------ Данный отрывок
Мало кто помнит, даже из ярых поклонников эстрады, что весной 1974 года на конкурсе Евровидения гран-при завоевала с песней "Ватерлоо" шведская группа "АББА". Собственно, тогда и началась ее популярность, до того об "АББА", особенно у нас, никто и понятия не имел. И уж совсем, думаю, никому неизвестно, что шведская группа выступала под эгидой "Полидора". На раскрутку "АББА" фирма бросила крупные силы. Риск оправдался. Но при этом "Полидор" – честь и хвала ему! – не упустил из своего поля зрения и Мондрус. Доверить еще толком неизвестной певице, начинающей в Германии заново свою карьеру, запись "гиганта" – это, согласимся, аванс большого доверия.
Могла возникнуть серьезная проблема с репертуаром, но этого, слава богу, не случилось. Вайрих предложил сразу несколько текстов, которым нужна была музыка.
Ремарка в сторону. Илья Резник, я слышал, считает себя большим поэтом и очень обижается, когда его называют "текстовиком". На Западе же, на который так любят оглядываться наши нынешние песенники, ничего зазорного в кличке "текстовик" никто не видит. А если соавтор, кроме этого, пишет еще и стихи, то и вовсе прекрасно. Только стихи сейчас и там и здесь мало кто читает.
Однажды Вайрих показал Шварцу листок с новым текстом.
– У меня тут такой каламбурчик получился, даже не пойму, хорошо это или плохо. Послушай:
Ейдер нетте летте
Хетте герне айне нетте
Леттин цюр фрау...
(В переводе звучит так: "Каждый порядочный латыш хотел бы с удовольствием взять в жены симпатичную латышку..." – Авт.)
Шварц оценил и фонетику "скороговорного" текста, и заводной ритм, и, главное, содержание – историю, способную вызвать у балтийских немцев ностальгию по прошлому.
– Оригинальная штучка!
– Если тебе нравится, не хочешь ли ты написать к этим стихам музыку?
Шварц никогда бы не осмелился предложить свои услуги: у продуцента, да еще такого, как Вайрих, всегда имелись на подхвате первоклассные композиторы. Аранжировку сварганить еще куда ни шло, но сочинять музыку... Этого, он считал, еще не заслужил. Одно дело писать "под Запад" в Союзе и совершенно другое – поймать "органику" другой культуры, придумать мелодию, которую хотя бы немцы считали "своей". Но за работу он взялся, не раздумывая.
Автором большинства других песен стал известный в Германии композитор Ганс Блюм. Самым красивым его шлягером на пластинке, по моему мнению, стала песня о девушке, потерявшей вместе с прежней родиной свои любимые цветы, и теперь на чужой земле она начинает новую жизнь и мечтает посадить дикий виноград и дикие розы – "Вильдер вайн унд вильде розен".
------------
------ Приведённый листинг
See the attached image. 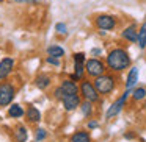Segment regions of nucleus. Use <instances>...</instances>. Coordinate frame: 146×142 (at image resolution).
<instances>
[{
  "label": "nucleus",
  "mask_w": 146,
  "mask_h": 142,
  "mask_svg": "<svg viewBox=\"0 0 146 142\" xmlns=\"http://www.w3.org/2000/svg\"><path fill=\"white\" fill-rule=\"evenodd\" d=\"M130 56L124 48H113L107 55V67L113 72H123L129 69Z\"/></svg>",
  "instance_id": "obj_1"
},
{
  "label": "nucleus",
  "mask_w": 146,
  "mask_h": 142,
  "mask_svg": "<svg viewBox=\"0 0 146 142\" xmlns=\"http://www.w3.org/2000/svg\"><path fill=\"white\" fill-rule=\"evenodd\" d=\"M93 83H94L98 92L102 94V95L110 94V92H113V89H115V78L111 75H105V73H102V75L96 77Z\"/></svg>",
  "instance_id": "obj_2"
},
{
  "label": "nucleus",
  "mask_w": 146,
  "mask_h": 142,
  "mask_svg": "<svg viewBox=\"0 0 146 142\" xmlns=\"http://www.w3.org/2000/svg\"><path fill=\"white\" fill-rule=\"evenodd\" d=\"M80 94H82V97L85 100L91 101V103L99 100V92L96 89L94 83L88 81V80H82V83H80Z\"/></svg>",
  "instance_id": "obj_3"
},
{
  "label": "nucleus",
  "mask_w": 146,
  "mask_h": 142,
  "mask_svg": "<svg viewBox=\"0 0 146 142\" xmlns=\"http://www.w3.org/2000/svg\"><path fill=\"white\" fill-rule=\"evenodd\" d=\"M132 94V89H126L124 91V94L121 95L119 98H118L115 103H111V106L107 109V114H105V119H111V117L118 116V114L121 113V109L124 108V105H126V100L129 98V95Z\"/></svg>",
  "instance_id": "obj_4"
},
{
  "label": "nucleus",
  "mask_w": 146,
  "mask_h": 142,
  "mask_svg": "<svg viewBox=\"0 0 146 142\" xmlns=\"http://www.w3.org/2000/svg\"><path fill=\"white\" fill-rule=\"evenodd\" d=\"M16 95V89L11 83H0V106H8Z\"/></svg>",
  "instance_id": "obj_5"
},
{
  "label": "nucleus",
  "mask_w": 146,
  "mask_h": 142,
  "mask_svg": "<svg viewBox=\"0 0 146 142\" xmlns=\"http://www.w3.org/2000/svg\"><path fill=\"white\" fill-rule=\"evenodd\" d=\"M85 72L88 73L90 77H99V75H102V73L105 72V66H104V63L102 61H99V60H96V58H91V60H88L85 63Z\"/></svg>",
  "instance_id": "obj_6"
},
{
  "label": "nucleus",
  "mask_w": 146,
  "mask_h": 142,
  "mask_svg": "<svg viewBox=\"0 0 146 142\" xmlns=\"http://www.w3.org/2000/svg\"><path fill=\"white\" fill-rule=\"evenodd\" d=\"M94 24L99 30L107 31V30H113L116 27V19L113 16H108V14H101V16L96 17Z\"/></svg>",
  "instance_id": "obj_7"
},
{
  "label": "nucleus",
  "mask_w": 146,
  "mask_h": 142,
  "mask_svg": "<svg viewBox=\"0 0 146 142\" xmlns=\"http://www.w3.org/2000/svg\"><path fill=\"white\" fill-rule=\"evenodd\" d=\"M61 101H63V106L66 111H74L76 108H80V103H82L79 94H66Z\"/></svg>",
  "instance_id": "obj_8"
},
{
  "label": "nucleus",
  "mask_w": 146,
  "mask_h": 142,
  "mask_svg": "<svg viewBox=\"0 0 146 142\" xmlns=\"http://www.w3.org/2000/svg\"><path fill=\"white\" fill-rule=\"evenodd\" d=\"M14 67V60L13 58H3L0 61V80H5L11 72H13Z\"/></svg>",
  "instance_id": "obj_9"
},
{
  "label": "nucleus",
  "mask_w": 146,
  "mask_h": 142,
  "mask_svg": "<svg viewBox=\"0 0 146 142\" xmlns=\"http://www.w3.org/2000/svg\"><path fill=\"white\" fill-rule=\"evenodd\" d=\"M121 36L129 42H137V39H138V30H137L135 25H129L123 30Z\"/></svg>",
  "instance_id": "obj_10"
},
{
  "label": "nucleus",
  "mask_w": 146,
  "mask_h": 142,
  "mask_svg": "<svg viewBox=\"0 0 146 142\" xmlns=\"http://www.w3.org/2000/svg\"><path fill=\"white\" fill-rule=\"evenodd\" d=\"M138 81V67H130L126 80V89H132Z\"/></svg>",
  "instance_id": "obj_11"
},
{
  "label": "nucleus",
  "mask_w": 146,
  "mask_h": 142,
  "mask_svg": "<svg viewBox=\"0 0 146 142\" xmlns=\"http://www.w3.org/2000/svg\"><path fill=\"white\" fill-rule=\"evenodd\" d=\"M25 116H27V120H29V122H32V123H36V122H39V120H41V113H39L35 106H29V108H27Z\"/></svg>",
  "instance_id": "obj_12"
},
{
  "label": "nucleus",
  "mask_w": 146,
  "mask_h": 142,
  "mask_svg": "<svg viewBox=\"0 0 146 142\" xmlns=\"http://www.w3.org/2000/svg\"><path fill=\"white\" fill-rule=\"evenodd\" d=\"M61 88L64 89V92L66 94H79V86L76 84V81L74 80H64L63 83H61Z\"/></svg>",
  "instance_id": "obj_13"
},
{
  "label": "nucleus",
  "mask_w": 146,
  "mask_h": 142,
  "mask_svg": "<svg viewBox=\"0 0 146 142\" xmlns=\"http://www.w3.org/2000/svg\"><path fill=\"white\" fill-rule=\"evenodd\" d=\"M35 84H36V88H38V89H46V88H49V86H50V77L46 75V73H41V75L36 77Z\"/></svg>",
  "instance_id": "obj_14"
},
{
  "label": "nucleus",
  "mask_w": 146,
  "mask_h": 142,
  "mask_svg": "<svg viewBox=\"0 0 146 142\" xmlns=\"http://www.w3.org/2000/svg\"><path fill=\"white\" fill-rule=\"evenodd\" d=\"M137 42H138V47L141 50L146 48V20L141 24V27L138 30V39H137Z\"/></svg>",
  "instance_id": "obj_15"
},
{
  "label": "nucleus",
  "mask_w": 146,
  "mask_h": 142,
  "mask_svg": "<svg viewBox=\"0 0 146 142\" xmlns=\"http://www.w3.org/2000/svg\"><path fill=\"white\" fill-rule=\"evenodd\" d=\"M71 142H91L88 131H76L71 136Z\"/></svg>",
  "instance_id": "obj_16"
},
{
  "label": "nucleus",
  "mask_w": 146,
  "mask_h": 142,
  "mask_svg": "<svg viewBox=\"0 0 146 142\" xmlns=\"http://www.w3.org/2000/svg\"><path fill=\"white\" fill-rule=\"evenodd\" d=\"M14 137H16L17 142H27V139H29V133H27V128L22 125H19L16 128V131H14Z\"/></svg>",
  "instance_id": "obj_17"
},
{
  "label": "nucleus",
  "mask_w": 146,
  "mask_h": 142,
  "mask_svg": "<svg viewBox=\"0 0 146 142\" xmlns=\"http://www.w3.org/2000/svg\"><path fill=\"white\" fill-rule=\"evenodd\" d=\"M47 55L54 58H61L64 56V48L60 45H50V47H47Z\"/></svg>",
  "instance_id": "obj_18"
},
{
  "label": "nucleus",
  "mask_w": 146,
  "mask_h": 142,
  "mask_svg": "<svg viewBox=\"0 0 146 142\" xmlns=\"http://www.w3.org/2000/svg\"><path fill=\"white\" fill-rule=\"evenodd\" d=\"M8 114H10L13 119H19V117H22L24 114H25V111L22 109V106H21V105H16V103H14L13 106H10Z\"/></svg>",
  "instance_id": "obj_19"
},
{
  "label": "nucleus",
  "mask_w": 146,
  "mask_h": 142,
  "mask_svg": "<svg viewBox=\"0 0 146 142\" xmlns=\"http://www.w3.org/2000/svg\"><path fill=\"white\" fill-rule=\"evenodd\" d=\"M80 109H82V114L85 117H90L93 114V105H91V101L85 100L83 103H80Z\"/></svg>",
  "instance_id": "obj_20"
},
{
  "label": "nucleus",
  "mask_w": 146,
  "mask_h": 142,
  "mask_svg": "<svg viewBox=\"0 0 146 142\" xmlns=\"http://www.w3.org/2000/svg\"><path fill=\"white\" fill-rule=\"evenodd\" d=\"M145 97H146V89L145 88H137V89H133V91H132V98L135 101L143 100Z\"/></svg>",
  "instance_id": "obj_21"
},
{
  "label": "nucleus",
  "mask_w": 146,
  "mask_h": 142,
  "mask_svg": "<svg viewBox=\"0 0 146 142\" xmlns=\"http://www.w3.org/2000/svg\"><path fill=\"white\" fill-rule=\"evenodd\" d=\"M64 95H66V92H64V89L61 88V84H60V86H58V88L54 91V97L57 98V100H60V101H61V100H63Z\"/></svg>",
  "instance_id": "obj_22"
},
{
  "label": "nucleus",
  "mask_w": 146,
  "mask_h": 142,
  "mask_svg": "<svg viewBox=\"0 0 146 142\" xmlns=\"http://www.w3.org/2000/svg\"><path fill=\"white\" fill-rule=\"evenodd\" d=\"M46 136H47V133H46V130L39 128L38 131H36V136H35V141H36V142H41V141H44V139H46Z\"/></svg>",
  "instance_id": "obj_23"
},
{
  "label": "nucleus",
  "mask_w": 146,
  "mask_h": 142,
  "mask_svg": "<svg viewBox=\"0 0 146 142\" xmlns=\"http://www.w3.org/2000/svg\"><path fill=\"white\" fill-rule=\"evenodd\" d=\"M55 30H57V33H60V35H64V33H66V25H64L63 22H60V24H57V25H55Z\"/></svg>",
  "instance_id": "obj_24"
},
{
  "label": "nucleus",
  "mask_w": 146,
  "mask_h": 142,
  "mask_svg": "<svg viewBox=\"0 0 146 142\" xmlns=\"http://www.w3.org/2000/svg\"><path fill=\"white\" fill-rule=\"evenodd\" d=\"M74 61H77V63H86L85 61V53H74Z\"/></svg>",
  "instance_id": "obj_25"
},
{
  "label": "nucleus",
  "mask_w": 146,
  "mask_h": 142,
  "mask_svg": "<svg viewBox=\"0 0 146 142\" xmlns=\"http://www.w3.org/2000/svg\"><path fill=\"white\" fill-rule=\"evenodd\" d=\"M46 61H47L49 64H52V66H60V61H58V58H54V56H47V58H46Z\"/></svg>",
  "instance_id": "obj_26"
},
{
  "label": "nucleus",
  "mask_w": 146,
  "mask_h": 142,
  "mask_svg": "<svg viewBox=\"0 0 146 142\" xmlns=\"http://www.w3.org/2000/svg\"><path fill=\"white\" fill-rule=\"evenodd\" d=\"M98 126H99V123L96 122V120H90L88 122V128L90 130H94V128H98Z\"/></svg>",
  "instance_id": "obj_27"
},
{
  "label": "nucleus",
  "mask_w": 146,
  "mask_h": 142,
  "mask_svg": "<svg viewBox=\"0 0 146 142\" xmlns=\"http://www.w3.org/2000/svg\"><path fill=\"white\" fill-rule=\"evenodd\" d=\"M91 53H93V55H101V53H102V50H101V48H94V50H93Z\"/></svg>",
  "instance_id": "obj_28"
},
{
  "label": "nucleus",
  "mask_w": 146,
  "mask_h": 142,
  "mask_svg": "<svg viewBox=\"0 0 146 142\" xmlns=\"http://www.w3.org/2000/svg\"><path fill=\"white\" fill-rule=\"evenodd\" d=\"M124 137H126V139H133V134H132V133H126Z\"/></svg>",
  "instance_id": "obj_29"
},
{
  "label": "nucleus",
  "mask_w": 146,
  "mask_h": 142,
  "mask_svg": "<svg viewBox=\"0 0 146 142\" xmlns=\"http://www.w3.org/2000/svg\"><path fill=\"white\" fill-rule=\"evenodd\" d=\"M11 2H17V3H27L29 0H11Z\"/></svg>",
  "instance_id": "obj_30"
},
{
  "label": "nucleus",
  "mask_w": 146,
  "mask_h": 142,
  "mask_svg": "<svg viewBox=\"0 0 146 142\" xmlns=\"http://www.w3.org/2000/svg\"><path fill=\"white\" fill-rule=\"evenodd\" d=\"M2 2H3V0H0V3H2Z\"/></svg>",
  "instance_id": "obj_31"
}]
</instances>
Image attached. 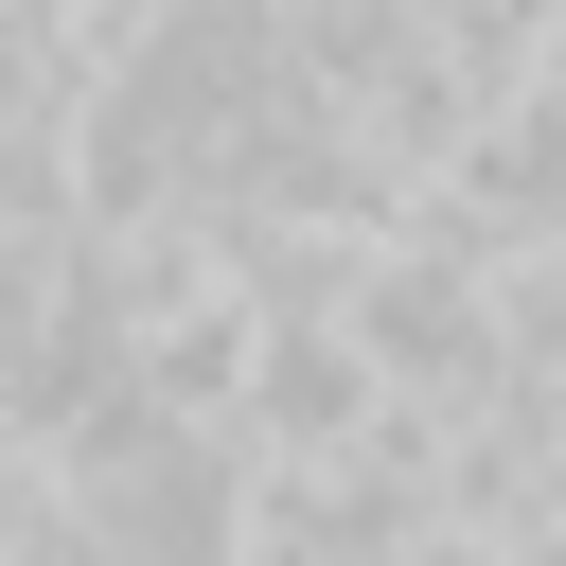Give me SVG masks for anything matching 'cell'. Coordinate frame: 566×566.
Returning <instances> with one entry per match:
<instances>
[{
	"label": "cell",
	"mask_w": 566,
	"mask_h": 566,
	"mask_svg": "<svg viewBox=\"0 0 566 566\" xmlns=\"http://www.w3.org/2000/svg\"><path fill=\"white\" fill-rule=\"evenodd\" d=\"M35 71H71V53H53V35H18V18H0V106H18V88H35Z\"/></svg>",
	"instance_id": "277c9868"
},
{
	"label": "cell",
	"mask_w": 566,
	"mask_h": 566,
	"mask_svg": "<svg viewBox=\"0 0 566 566\" xmlns=\"http://www.w3.org/2000/svg\"><path fill=\"white\" fill-rule=\"evenodd\" d=\"M389 424V371L354 354V318H301V301H265V354H248V407H230V442L248 460H336V442H371Z\"/></svg>",
	"instance_id": "7a4b0ae2"
},
{
	"label": "cell",
	"mask_w": 566,
	"mask_h": 566,
	"mask_svg": "<svg viewBox=\"0 0 566 566\" xmlns=\"http://www.w3.org/2000/svg\"><path fill=\"white\" fill-rule=\"evenodd\" d=\"M0 18H18V35H53V53H88V18H106V0H0Z\"/></svg>",
	"instance_id": "3957f363"
},
{
	"label": "cell",
	"mask_w": 566,
	"mask_h": 566,
	"mask_svg": "<svg viewBox=\"0 0 566 566\" xmlns=\"http://www.w3.org/2000/svg\"><path fill=\"white\" fill-rule=\"evenodd\" d=\"M354 354L407 389V407H478L495 371H513V336H495V248H460L442 212H389V248L354 265Z\"/></svg>",
	"instance_id": "6da1fadb"
}]
</instances>
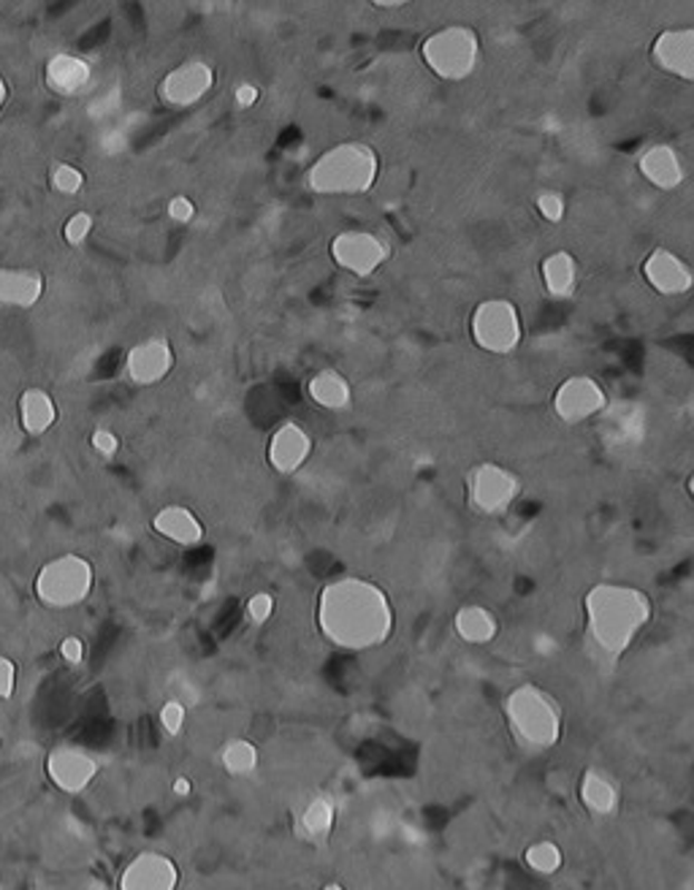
------------
*Что нужно сделать*
• 1. С какой песней шведская группа «АББА» завоевала гран-при Евровидения, согласно данному отрывку?
• 2. Верните из данного отрывка дословно фрагмент от слов «Шварц оценил и» до слов «взялся, не раздумывая.» включительно.

*Ответы к заданиям*
• 1. С песней «Ватерлоо».

• 2.
Шварц оценил и фонетику "скороговорного" текста, и заводной ритм, и, главное, содержание – историю, способную вызвать у балтийских немцев ностальгию по прошлому.
– Оригинальная штучка!
– Если тебе нравится, не хочешь ли ты написать к этим стихам музыку?
Шварц никогда бы не осмелился предложить свои услуги: у продуцента, да еще такого, как Вайрих, всегда имелись на подхвате первоклассные композиторы. Аранжировку сварганить еще куда ни шло, но сочинять музыку... Этого, он считал, еще не заслужил. Одно дело писать "под Запад" в Союзе и совершенно другое – поймать "органику" другой культуры, придумать мелодию, которую хотя бы немцы считали "своей". Но за работу он взялся, не раздумывая.